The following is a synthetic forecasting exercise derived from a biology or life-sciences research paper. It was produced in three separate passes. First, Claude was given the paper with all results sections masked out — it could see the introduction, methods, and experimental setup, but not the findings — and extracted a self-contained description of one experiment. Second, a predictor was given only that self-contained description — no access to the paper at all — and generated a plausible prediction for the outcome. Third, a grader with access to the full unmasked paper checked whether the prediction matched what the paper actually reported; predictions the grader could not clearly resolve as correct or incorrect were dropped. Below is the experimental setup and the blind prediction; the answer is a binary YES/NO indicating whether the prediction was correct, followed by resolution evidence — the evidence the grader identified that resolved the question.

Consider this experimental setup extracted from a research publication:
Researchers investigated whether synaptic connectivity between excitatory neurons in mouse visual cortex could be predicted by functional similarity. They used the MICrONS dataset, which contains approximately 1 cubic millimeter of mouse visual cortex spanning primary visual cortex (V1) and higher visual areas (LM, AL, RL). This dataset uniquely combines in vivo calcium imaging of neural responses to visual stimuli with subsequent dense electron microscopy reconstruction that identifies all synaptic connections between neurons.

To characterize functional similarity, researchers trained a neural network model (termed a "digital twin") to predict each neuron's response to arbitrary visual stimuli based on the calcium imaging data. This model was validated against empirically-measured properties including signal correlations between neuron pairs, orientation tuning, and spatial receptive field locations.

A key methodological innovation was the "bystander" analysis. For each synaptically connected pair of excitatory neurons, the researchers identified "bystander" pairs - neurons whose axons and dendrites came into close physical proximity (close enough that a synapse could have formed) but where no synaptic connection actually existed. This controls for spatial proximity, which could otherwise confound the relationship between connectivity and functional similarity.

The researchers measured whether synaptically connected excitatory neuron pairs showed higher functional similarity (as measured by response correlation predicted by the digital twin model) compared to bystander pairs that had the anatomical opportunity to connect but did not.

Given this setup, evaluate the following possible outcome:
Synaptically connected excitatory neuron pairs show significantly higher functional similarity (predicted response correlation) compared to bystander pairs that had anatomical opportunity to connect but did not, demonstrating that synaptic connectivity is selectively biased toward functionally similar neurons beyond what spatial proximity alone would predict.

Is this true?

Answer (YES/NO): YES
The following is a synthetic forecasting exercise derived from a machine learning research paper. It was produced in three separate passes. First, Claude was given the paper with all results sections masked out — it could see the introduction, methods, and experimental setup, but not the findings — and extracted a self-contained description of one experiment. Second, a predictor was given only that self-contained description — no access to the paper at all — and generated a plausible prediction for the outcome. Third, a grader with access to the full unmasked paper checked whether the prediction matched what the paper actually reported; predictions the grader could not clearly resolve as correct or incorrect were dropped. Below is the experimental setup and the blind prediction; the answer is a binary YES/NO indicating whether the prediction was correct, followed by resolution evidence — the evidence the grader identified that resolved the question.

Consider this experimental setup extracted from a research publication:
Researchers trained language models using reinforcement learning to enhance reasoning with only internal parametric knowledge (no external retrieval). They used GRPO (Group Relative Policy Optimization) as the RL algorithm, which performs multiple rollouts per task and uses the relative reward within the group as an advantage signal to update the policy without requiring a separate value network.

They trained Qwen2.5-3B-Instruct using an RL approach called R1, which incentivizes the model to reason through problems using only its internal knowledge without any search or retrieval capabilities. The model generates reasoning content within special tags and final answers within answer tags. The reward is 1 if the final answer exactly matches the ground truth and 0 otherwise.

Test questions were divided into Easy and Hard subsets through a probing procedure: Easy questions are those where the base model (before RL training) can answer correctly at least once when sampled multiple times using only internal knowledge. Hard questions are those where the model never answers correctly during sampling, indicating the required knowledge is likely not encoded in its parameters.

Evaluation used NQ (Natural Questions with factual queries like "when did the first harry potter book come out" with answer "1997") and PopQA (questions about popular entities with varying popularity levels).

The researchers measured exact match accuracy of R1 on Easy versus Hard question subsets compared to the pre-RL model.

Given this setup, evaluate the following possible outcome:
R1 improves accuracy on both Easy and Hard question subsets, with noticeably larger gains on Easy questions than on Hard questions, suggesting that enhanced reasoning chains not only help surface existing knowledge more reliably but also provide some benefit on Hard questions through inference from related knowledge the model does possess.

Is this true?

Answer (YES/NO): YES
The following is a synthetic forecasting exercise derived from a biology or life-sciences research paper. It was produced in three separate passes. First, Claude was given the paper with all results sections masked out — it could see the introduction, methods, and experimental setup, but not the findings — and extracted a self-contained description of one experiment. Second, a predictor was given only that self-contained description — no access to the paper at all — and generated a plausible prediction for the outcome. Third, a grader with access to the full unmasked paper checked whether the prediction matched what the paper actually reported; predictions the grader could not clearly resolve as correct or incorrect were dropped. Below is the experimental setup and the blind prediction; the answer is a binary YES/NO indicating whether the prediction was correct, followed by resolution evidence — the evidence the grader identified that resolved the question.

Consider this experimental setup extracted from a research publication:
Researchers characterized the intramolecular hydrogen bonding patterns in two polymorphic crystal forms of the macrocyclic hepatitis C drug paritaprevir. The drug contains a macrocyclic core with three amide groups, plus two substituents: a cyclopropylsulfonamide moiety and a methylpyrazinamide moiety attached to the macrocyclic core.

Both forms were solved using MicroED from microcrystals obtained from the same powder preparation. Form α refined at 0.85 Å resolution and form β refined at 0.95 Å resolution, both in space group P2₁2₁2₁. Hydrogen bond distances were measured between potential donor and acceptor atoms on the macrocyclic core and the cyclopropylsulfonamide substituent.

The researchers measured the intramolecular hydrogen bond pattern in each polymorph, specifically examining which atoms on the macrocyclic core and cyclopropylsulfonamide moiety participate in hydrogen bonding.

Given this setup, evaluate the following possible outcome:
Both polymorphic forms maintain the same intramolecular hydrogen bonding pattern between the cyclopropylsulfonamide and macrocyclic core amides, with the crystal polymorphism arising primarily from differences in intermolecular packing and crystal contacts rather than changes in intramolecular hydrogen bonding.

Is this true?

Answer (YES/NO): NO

▸ ACTIVITY
Please reproduce the material in its entirety, exactly as it stands.

▸ EXPECTED OUTPUT
The following is a synthetic forecasting exercise derived from a biology or life-sciences research paper. It was produced in three separate passes. First, Claude was given the paper with all results sections masked out — it could see the introduction, methods, and experimental setup, but not the findings — and extracted a self-contained description of one experiment. Second, a predictor was given only that self-contained description — no access to the paper at all — and generated a plausible prediction for the outcome. Third, a grader with access to the full unmasked paper checked whether the prediction matched what the paper actually reported; predictions the grader could not clearly resolve as correct or incorrect were dropped. Below is the experimental setup and the blind prediction; the answer is a binary YES/NO indicating whether the prediction was correct, followed by resolution evidence — the evidence the grader identified that resolved the question.

Consider this experimental setup extracted from a research publication:
Researchers investigated whether synaptic connectivity between excitatory neurons in mouse visual cortex could be predicted by functional similarity. They used the MICrONS dataset, which contains approximately 1 cubic millimeter of mouse visual cortex spanning primary visual cortex (V1) and higher visual areas (LM, AL, RL). This dataset uniquely combines in vivo calcium imaging of neural responses to visual stimuli with subsequent dense electron microscopy reconstruction that identifies all synaptic connections between neurons.

To characterize functional similarity, researchers trained a neural network model (termed a "digital twin") to predict each neuron's response to arbitrary visual stimuli based on the calcium imaging data. This model was validated against empirically-measured properties including signal correlations between neuron pairs, orientation tuning, and spatial receptive field locations.

A key methodological innovation was the "bystander" analysis. For each synaptically connected pair of excitatory neurons, the researchers identified "bystander" pairs - neurons whose axons and dendrites came into close physical proximity (close enough that a synapse could have formed) but where no synaptic connection actually existed. This controls for spatial proximity, which could otherwise confound the relationship between connectivity and functional similarity.

The researchers measured whether synaptically connected excitatory neuron pairs showed higher functional similarity (as measured by response correlation predicted by the digital twin model) compared to bystander pairs that had the anatomical opportunity to connect but did not.

Given this setup, evaluate the following possible outcome:
Synaptically connected excitatory neuron pairs show significantly higher functional similarity (predicted response correlation) compared to bystander pairs that had anatomical opportunity to connect but did not, demonstrating that synaptic connectivity is selectively biased toward functionally similar neurons beyond what spatial proximity alone would predict.

Is this true?

Answer (YES/NO): YES
The following is a synthetic forecasting exercise derived from a machine learning research paper. It was produced in three separate passes. First, Claude was given the paper with all results sections masked out — it could see the introduction, methods, and experimental setup, but not the findings — and extracted a self-contained description of one experiment. Second, a predictor was given only that self-contained description — no access to the paper at all — and generated a plausible prediction for the outcome. Third, a grader with access to the full unmasked paper checked whether the prediction matched what the paper actually reported; predictions the grader could not clearly resolve as correct or incorrect were dropped. Below is the experimental setup and the blind prediction; the answer is a binary YES/NO indicating whether the prediction was correct, followed by resolution evidence — the evidence the grader identified that resolved the question.

Consider this experimental setup extracted from a research publication:
Researchers trained language models using reinforcement learning to enhance reasoning with only internal parametric knowledge (no external retrieval). They used GRPO (Group Relative Policy Optimization) as the RL algorithm, which performs multiple rollouts per task and uses the relative reward within the group as an advantage signal to update the policy without requiring a separate value network.

They trained Qwen2.5-3B-Instruct using an RL approach called R1, which incentivizes the model to reason through problems using only its internal knowledge without any search or retrieval capabilities. The model generates reasoning content within special tags and final answers within answer tags. The reward is 1 if the final answer exactly matches the ground truth and 0 otherwise.

Test questions were divided into Easy and Hard subsets through a probing procedure: Easy questions are those where the base model (before RL training) can answer correctly at least once when sampled multiple times using only internal knowledge. Hard questions are those where the model never answers correctly during sampling, indicating the required knowledge is likely not encoded in its parameters.

Evaluation used NQ (Natural Questions with factual queries like "when did the first harry potter book come out" with answer "1997") and PopQA (questions about popular entities with varying popularity levels).

The researchers measured exact match accuracy of R1 on Easy versus Hard question subsets compared to the pre-RL model.

Given this setup, evaluate the following possible outcome:
R1 improves accuracy on both Easy and Hard question subsets, with noticeably larger gains on Easy questions than on Hard questions, suggesting that enhanced reasoning chains not only help surface existing knowledge more reliably but also provide some benefit on Hard questions through inference from related knowledge the model does possess.

Is this true?

Answer (YES/NO): YES
The following is a synthetic forecasting exercise derived from a biology or life-sciences research paper. It was produced in three separate passes. First, Claude was given the paper with all results sections masked out — it could see the introduction, methods, and experimental setup, but not the findings — and extracted a self-contained description of one experiment. Second, a predictor was given only that self-contained description — no access to the paper at all — and generated a plausible prediction for the outcome. Third, a grader with access to the full unmasked paper checked whether the prediction matched what the paper actually reported; predictions the grader could not clearly resolve as correct or incorrect were dropped. Below is the experimental setup and the blind prediction; the answer is a binary YES/NO indicating whether the prediction was correct, followed by resolution evidence — the evidence the grader identified that resolved the question.

Consider this experimental setup extracted from a research publication:
Researchers characterized the intramolecular hydrogen bonding patterns in two polymorphic crystal forms of the macrocyclic hepatitis C drug paritaprevir. The drug contains a macrocyclic core with three amide groups, plus two substituents: a cyclopropylsulfonamide moiety and a methylpyrazinamide moiety attached to the macrocyclic core.

Both forms were solved using MicroED from microcrystals obtained from the same powder preparation. Form α refined at 0.85 Å resolution and form β refined at 0.95 Å resolution, both in space group P2₁2₁2₁. Hydrogen bond distances were measured between potential donor and acceptor atoms on the macrocyclic core and the cyclopropylsulfonamide substituent.

The researchers measured the intramolecular hydrogen bond pattern in each polymorph, specifically examining which atoms on the macrocyclic core and cyclopropylsulfonamide moiety participate in hydrogen bonding.

Given this setup, evaluate the following possible outcome:
Both polymorphic forms maintain the same intramolecular hydrogen bonding pattern between the cyclopropylsulfonamide and macrocyclic core amides, with the crystal polymorphism arising primarily from differences in intermolecular packing and crystal contacts rather than changes in intramolecular hydrogen bonding.

Is this true?

Answer (YES/NO): NO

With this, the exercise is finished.